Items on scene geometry
★ ★ ★ ★ ★ ★ ★

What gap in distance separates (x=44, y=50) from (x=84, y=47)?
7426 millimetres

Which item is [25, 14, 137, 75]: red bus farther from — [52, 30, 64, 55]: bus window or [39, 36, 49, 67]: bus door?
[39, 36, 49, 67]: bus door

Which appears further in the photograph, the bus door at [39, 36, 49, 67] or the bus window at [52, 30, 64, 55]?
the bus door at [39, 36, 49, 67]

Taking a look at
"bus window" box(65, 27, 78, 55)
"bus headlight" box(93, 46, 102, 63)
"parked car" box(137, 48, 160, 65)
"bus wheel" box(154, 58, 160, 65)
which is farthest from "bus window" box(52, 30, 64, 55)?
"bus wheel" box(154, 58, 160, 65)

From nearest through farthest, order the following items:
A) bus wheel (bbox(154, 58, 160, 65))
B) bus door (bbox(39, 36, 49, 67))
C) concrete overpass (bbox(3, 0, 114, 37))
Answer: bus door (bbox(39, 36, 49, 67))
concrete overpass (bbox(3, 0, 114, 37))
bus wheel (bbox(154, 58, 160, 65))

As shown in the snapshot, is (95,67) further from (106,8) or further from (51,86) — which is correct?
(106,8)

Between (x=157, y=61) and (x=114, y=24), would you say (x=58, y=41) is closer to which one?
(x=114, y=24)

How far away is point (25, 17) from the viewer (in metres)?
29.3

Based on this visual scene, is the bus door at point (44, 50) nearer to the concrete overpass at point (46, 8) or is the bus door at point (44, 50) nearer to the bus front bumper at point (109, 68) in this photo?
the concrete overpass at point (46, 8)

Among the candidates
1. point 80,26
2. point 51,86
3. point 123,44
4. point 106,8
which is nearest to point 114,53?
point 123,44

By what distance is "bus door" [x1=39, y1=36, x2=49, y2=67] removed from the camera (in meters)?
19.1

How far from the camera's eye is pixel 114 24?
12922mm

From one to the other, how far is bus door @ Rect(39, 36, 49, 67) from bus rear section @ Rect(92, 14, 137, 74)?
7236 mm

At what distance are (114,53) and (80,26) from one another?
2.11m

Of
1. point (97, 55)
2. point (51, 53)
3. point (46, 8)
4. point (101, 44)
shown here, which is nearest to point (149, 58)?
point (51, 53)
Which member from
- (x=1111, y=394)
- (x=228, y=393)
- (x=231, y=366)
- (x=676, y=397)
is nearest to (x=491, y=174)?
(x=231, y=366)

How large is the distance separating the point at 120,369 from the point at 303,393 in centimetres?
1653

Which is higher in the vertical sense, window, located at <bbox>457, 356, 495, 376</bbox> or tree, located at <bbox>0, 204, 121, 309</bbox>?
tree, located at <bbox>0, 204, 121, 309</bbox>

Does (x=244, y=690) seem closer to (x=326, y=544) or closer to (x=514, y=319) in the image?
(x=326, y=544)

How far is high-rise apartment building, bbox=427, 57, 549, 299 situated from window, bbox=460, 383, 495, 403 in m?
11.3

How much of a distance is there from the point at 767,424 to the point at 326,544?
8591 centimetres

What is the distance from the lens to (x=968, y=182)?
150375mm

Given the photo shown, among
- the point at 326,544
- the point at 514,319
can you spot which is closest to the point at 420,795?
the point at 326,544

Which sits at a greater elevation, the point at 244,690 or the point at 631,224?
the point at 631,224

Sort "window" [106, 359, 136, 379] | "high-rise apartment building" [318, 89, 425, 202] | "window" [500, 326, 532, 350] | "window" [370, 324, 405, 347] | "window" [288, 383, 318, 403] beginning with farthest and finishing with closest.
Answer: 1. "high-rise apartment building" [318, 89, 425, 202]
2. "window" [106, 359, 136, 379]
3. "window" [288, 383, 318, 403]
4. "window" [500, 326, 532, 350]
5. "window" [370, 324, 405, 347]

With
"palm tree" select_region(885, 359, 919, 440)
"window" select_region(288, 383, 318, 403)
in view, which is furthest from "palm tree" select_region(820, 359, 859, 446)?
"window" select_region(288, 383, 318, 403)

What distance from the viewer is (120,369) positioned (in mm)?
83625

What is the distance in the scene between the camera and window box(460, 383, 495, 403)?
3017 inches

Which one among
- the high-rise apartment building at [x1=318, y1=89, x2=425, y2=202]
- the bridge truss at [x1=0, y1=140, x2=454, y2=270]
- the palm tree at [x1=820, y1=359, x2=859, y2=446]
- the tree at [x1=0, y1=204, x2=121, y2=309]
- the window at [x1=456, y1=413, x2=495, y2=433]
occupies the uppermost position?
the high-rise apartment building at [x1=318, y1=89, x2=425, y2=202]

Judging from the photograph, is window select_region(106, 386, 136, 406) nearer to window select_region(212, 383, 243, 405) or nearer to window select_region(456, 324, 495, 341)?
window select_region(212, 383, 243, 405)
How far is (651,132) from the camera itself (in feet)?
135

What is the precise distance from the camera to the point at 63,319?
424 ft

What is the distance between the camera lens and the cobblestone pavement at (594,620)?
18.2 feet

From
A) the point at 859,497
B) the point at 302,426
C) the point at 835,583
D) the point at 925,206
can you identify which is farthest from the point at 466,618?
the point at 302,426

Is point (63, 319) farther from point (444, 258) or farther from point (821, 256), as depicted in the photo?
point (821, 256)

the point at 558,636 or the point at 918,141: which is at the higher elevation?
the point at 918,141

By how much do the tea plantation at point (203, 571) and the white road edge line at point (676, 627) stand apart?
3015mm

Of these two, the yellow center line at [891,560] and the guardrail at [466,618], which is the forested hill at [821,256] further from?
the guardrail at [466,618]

★ ★ ★ ★ ★ ★ ★

▶ **YOUR OBJECTIVE**: Convert the lines starting at the one containing "By how much" and ending at the last line of the items into a Markdown table with the columns Row and Item line, skipping blank lines.

▶ **RESULT**:
| Row | Item line |
|---|---|
| 1 | By how much do the tea plantation at point (203, 571) and the white road edge line at point (676, 627) stand apart? |
| 2 | 3015mm |
| 3 | Of these two, the yellow center line at [891,560] and the guardrail at [466,618], which is the forested hill at [821,256] further from? |
| 4 | the guardrail at [466,618] |